#### [Required task]
Collect every line in the records below that contains the word "distance", and copy each of those lines in full.
═══
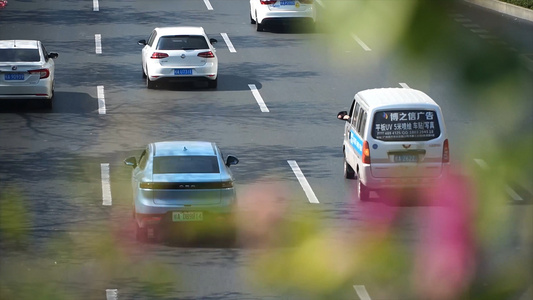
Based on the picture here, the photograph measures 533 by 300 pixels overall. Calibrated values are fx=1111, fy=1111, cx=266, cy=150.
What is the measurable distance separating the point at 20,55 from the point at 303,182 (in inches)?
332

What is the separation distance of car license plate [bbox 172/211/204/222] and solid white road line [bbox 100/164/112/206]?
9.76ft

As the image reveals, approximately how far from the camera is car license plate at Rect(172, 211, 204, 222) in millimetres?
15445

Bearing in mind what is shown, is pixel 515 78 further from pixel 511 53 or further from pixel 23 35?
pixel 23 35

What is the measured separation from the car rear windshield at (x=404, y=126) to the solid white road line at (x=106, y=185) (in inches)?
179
═══
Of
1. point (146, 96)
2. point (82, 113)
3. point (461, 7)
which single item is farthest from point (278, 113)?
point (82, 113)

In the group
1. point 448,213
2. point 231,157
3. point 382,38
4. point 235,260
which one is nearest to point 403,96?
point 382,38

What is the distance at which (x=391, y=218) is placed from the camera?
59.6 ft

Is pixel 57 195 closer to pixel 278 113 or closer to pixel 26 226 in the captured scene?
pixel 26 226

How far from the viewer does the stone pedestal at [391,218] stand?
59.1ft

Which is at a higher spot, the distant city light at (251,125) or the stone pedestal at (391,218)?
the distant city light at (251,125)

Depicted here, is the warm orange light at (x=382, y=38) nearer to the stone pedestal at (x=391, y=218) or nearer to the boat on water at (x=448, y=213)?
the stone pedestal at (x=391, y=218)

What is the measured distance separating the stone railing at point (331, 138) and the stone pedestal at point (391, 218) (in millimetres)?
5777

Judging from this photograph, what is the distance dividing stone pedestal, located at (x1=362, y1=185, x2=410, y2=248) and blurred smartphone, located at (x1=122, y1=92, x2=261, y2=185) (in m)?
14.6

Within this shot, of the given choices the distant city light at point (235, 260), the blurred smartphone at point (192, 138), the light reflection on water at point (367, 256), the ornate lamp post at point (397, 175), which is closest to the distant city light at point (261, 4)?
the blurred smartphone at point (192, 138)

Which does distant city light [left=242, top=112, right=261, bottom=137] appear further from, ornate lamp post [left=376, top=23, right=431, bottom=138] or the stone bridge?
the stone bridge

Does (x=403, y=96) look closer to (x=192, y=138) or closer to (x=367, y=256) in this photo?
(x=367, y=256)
═══
#### [Expected answer]
What is the measurable distance separating the point at 20,55 from the point at 303,182 (in inches)?
What is the separation distance of car license plate [bbox 172/211/204/222] and solid white road line [bbox 100/164/112/206]?
What is the distance at which (x=391, y=218) is placed from the camera?
What is the measured distance separating the stone railing at point (331, 138) and the stone pedestal at point (391, 218) (in millimetres)?
Judging from this photograph, what is the distance dividing stone pedestal, located at (x1=362, y1=185, x2=410, y2=248) and blurred smartphone, located at (x1=122, y1=92, x2=261, y2=185) (in m)?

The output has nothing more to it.